### Texto
────────────────────────────────────────
Depende de quién esté detrás de ellas, claro, pero, en general, creo que Internet supone un sano ejercicio de desacralización. Quiero decir que, así como es muy interesante ver una reseña que destroza con argumentos a un pope de la literatura consagrado por la academia, es igualmente grato escuchar a gente que, a través de la Red, expresa sin censura sus opiniones acerca de sus gobernantes.
En sus novelas parece haber un exhaustivo proceso de limpieza, de pulimiento. Es decir, de corrección. ¿Hay un Vladimir dentro de Ricardo Menéndez Salmón?
Lo hubo, lo hay, lo habrá siempre. Fui corrector profesional durante años, lo sigo siendo en ocasiones y lo seré siempre ante mis textos y, por deformación, ante los textos ajenos. A veces voy caminando por la calle y pongo una tilde a un anuncio o descubro una aliteración en un titular de prensa. Esta obsesión siempre fracasada por la obra perfecta, limpia de mancha, la intenté explicar en un relato al que le tengo mucho cariño, «Para una historia privada de la literatura», un homenaje a Kafka que publiqué en mi libro Gritar.
¿Qué le dicen los lectores de El corrector cuando tiene oportunidad de hablar con ellos?
────────────────────────────────────────
Cita textualmente el pasaje de la entrevista de «Depende de quién» a «Ricardo Menéndez Salmón?». El listado procede de otra fuente.
────────────────────────────────────────
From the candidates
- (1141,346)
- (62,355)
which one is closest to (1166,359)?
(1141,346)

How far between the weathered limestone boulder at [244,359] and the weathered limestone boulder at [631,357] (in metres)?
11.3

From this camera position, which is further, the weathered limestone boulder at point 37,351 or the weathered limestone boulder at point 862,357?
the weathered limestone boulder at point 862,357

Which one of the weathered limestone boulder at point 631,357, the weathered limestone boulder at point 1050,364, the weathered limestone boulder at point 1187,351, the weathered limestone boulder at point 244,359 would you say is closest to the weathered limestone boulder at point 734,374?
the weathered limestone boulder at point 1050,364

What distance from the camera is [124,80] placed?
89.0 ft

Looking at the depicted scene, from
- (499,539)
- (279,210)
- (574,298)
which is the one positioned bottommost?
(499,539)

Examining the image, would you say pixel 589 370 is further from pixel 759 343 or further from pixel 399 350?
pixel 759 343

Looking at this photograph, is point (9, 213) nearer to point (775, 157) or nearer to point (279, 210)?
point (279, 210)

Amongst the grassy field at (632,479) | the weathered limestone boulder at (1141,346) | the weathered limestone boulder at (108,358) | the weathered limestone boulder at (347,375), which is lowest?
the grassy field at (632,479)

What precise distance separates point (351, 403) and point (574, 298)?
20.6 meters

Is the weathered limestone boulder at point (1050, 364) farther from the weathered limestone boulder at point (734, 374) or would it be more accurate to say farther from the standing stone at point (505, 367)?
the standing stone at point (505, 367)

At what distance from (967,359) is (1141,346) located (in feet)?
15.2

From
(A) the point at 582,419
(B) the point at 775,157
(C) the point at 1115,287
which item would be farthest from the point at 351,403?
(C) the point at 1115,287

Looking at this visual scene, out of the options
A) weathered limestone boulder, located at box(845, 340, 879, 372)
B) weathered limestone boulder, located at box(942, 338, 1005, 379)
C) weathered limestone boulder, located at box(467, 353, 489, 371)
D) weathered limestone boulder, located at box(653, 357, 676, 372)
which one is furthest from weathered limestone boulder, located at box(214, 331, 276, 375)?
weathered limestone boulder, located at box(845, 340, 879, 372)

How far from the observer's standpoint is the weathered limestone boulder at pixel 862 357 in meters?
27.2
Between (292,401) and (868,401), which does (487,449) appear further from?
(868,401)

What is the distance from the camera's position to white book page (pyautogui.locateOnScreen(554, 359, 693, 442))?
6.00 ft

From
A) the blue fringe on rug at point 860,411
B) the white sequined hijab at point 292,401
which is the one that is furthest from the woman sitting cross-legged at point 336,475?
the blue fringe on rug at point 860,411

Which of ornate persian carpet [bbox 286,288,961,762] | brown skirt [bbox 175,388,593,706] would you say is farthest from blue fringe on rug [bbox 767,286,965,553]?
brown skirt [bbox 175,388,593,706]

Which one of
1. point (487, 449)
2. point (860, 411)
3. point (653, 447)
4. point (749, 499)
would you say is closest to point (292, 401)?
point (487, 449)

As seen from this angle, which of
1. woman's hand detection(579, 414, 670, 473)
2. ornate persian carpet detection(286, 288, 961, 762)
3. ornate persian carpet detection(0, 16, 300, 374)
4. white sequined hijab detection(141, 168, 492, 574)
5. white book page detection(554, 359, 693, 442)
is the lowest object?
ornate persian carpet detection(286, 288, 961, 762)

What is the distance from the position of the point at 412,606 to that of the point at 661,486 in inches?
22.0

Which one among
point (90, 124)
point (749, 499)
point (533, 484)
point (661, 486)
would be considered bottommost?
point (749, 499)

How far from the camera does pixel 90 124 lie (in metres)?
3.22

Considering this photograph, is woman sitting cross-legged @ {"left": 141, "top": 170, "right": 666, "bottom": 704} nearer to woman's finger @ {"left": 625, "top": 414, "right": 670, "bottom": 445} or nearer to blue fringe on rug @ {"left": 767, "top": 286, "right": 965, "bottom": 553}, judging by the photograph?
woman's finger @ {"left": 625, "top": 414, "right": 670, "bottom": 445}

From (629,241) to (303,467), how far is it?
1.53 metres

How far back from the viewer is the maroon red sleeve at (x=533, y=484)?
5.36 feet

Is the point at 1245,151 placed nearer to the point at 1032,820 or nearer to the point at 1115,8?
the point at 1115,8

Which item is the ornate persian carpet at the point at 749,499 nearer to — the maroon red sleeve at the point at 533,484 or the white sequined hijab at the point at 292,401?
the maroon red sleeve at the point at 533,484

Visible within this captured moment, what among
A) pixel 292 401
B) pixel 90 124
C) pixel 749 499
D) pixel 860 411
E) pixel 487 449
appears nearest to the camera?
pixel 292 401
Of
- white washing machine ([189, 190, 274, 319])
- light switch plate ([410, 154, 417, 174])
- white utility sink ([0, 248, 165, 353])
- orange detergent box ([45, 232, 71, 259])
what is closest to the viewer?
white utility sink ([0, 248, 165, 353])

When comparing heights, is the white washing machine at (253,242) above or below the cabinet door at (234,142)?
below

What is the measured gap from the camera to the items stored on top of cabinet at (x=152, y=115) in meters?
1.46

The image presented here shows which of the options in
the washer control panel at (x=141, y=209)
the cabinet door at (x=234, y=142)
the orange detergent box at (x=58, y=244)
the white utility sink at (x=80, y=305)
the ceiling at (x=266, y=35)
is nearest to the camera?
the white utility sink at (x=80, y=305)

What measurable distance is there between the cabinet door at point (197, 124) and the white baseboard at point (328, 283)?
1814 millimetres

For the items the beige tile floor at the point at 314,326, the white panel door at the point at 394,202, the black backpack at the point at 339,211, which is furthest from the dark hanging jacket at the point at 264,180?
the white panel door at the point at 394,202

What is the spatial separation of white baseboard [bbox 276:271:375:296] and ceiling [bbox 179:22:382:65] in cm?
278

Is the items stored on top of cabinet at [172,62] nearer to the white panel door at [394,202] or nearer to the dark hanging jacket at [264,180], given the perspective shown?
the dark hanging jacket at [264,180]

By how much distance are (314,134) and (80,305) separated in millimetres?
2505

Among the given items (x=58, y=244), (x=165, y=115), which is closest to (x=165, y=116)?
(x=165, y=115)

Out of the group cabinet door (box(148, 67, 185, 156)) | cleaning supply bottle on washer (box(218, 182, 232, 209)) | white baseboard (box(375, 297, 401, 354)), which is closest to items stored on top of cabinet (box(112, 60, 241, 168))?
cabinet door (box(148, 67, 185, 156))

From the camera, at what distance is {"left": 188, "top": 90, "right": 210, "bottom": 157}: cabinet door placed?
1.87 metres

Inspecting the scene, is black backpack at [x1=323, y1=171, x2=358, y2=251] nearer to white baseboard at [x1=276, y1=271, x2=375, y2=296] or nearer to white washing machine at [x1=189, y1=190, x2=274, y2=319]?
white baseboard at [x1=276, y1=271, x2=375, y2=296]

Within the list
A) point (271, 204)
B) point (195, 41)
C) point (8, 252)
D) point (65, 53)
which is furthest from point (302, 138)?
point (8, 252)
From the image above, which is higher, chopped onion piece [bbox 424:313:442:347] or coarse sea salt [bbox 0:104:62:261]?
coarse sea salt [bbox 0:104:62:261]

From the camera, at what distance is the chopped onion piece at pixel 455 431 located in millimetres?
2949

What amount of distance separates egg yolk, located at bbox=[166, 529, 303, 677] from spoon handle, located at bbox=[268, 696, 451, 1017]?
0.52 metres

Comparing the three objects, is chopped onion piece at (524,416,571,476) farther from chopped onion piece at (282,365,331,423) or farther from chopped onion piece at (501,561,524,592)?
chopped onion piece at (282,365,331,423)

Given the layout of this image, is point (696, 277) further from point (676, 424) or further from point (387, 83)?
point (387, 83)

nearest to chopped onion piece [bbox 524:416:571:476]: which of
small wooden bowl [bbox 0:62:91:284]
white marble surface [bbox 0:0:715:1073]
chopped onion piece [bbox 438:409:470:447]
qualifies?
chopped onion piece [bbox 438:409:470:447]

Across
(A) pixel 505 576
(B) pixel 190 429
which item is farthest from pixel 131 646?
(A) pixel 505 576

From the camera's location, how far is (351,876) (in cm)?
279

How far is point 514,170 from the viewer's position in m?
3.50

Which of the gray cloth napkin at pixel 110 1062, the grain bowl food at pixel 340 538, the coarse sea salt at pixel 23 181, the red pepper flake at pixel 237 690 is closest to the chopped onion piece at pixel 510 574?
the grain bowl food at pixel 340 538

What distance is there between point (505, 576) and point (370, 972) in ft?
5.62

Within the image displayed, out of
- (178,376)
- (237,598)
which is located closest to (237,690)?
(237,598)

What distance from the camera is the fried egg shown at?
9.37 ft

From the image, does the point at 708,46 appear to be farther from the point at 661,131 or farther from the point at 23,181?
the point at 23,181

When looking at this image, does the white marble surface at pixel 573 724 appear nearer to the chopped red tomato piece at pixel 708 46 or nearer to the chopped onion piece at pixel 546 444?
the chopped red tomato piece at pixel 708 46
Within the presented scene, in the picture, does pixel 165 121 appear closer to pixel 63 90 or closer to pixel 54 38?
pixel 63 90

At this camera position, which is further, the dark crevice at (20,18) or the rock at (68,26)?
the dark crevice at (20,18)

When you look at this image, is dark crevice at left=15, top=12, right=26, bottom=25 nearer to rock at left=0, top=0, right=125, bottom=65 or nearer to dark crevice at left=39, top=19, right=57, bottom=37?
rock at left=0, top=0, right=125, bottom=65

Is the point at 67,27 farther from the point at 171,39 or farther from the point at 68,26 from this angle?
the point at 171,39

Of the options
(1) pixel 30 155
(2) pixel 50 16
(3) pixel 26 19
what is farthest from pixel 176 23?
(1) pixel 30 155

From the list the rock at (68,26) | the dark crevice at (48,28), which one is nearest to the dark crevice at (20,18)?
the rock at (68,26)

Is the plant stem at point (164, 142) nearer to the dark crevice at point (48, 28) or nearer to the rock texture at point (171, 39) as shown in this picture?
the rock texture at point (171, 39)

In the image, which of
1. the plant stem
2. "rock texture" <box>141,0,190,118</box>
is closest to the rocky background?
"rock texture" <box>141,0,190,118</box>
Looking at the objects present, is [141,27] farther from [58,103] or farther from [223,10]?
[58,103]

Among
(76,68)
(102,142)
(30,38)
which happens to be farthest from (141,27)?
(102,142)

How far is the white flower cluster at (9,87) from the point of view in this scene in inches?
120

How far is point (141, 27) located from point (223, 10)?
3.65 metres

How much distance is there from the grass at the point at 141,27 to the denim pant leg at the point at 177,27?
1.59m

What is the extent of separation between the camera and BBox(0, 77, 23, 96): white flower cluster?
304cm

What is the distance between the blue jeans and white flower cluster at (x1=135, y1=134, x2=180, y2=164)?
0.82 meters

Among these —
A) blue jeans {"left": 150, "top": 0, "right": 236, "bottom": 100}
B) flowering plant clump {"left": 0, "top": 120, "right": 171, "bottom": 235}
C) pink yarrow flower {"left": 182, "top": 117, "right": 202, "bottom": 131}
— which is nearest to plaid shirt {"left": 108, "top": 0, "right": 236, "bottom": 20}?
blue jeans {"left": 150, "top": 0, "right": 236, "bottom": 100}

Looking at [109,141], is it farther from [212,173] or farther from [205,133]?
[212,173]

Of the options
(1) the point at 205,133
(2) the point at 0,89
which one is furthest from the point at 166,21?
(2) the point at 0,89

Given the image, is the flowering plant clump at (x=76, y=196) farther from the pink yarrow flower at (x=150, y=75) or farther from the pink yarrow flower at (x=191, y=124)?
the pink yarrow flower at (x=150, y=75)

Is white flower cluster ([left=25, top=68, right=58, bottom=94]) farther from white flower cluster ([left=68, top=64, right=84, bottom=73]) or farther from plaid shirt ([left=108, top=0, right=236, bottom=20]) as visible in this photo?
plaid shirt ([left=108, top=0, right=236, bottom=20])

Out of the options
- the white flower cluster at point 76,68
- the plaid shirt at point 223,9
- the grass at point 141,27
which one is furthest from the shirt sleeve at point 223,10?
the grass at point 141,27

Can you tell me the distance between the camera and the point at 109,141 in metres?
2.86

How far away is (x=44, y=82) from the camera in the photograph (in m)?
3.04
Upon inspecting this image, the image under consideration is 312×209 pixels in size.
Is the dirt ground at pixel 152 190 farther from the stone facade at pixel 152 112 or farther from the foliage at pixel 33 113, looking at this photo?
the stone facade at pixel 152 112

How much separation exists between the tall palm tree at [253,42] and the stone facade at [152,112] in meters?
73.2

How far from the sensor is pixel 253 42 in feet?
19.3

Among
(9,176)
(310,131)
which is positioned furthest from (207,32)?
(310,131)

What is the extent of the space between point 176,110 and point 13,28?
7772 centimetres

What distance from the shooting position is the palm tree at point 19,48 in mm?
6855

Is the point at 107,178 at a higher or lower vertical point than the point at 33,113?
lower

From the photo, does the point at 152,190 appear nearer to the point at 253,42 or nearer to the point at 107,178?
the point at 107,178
────────────────────────────────────────
### Solución escrita
Depende de quién esté detrás de ellas, claro, pero, en general, creo que Internet supone un sano ejercicio de desacralización. Quiero decir que, así como es muy interesante ver una reseña que destroza con argumentos a un pope de la literatura consagrado por la academia, es igualmente grato escuchar a gente que, a través de la Red, expresa sin censura sus opiniones acerca de sus gobernantes.
En sus novelas parece haber un exhaustivo proceso de limpieza, de pulimiento. Es decir, de corrección. ¿Hay un Vladimir dentro de Ricardo Menéndez Salmón?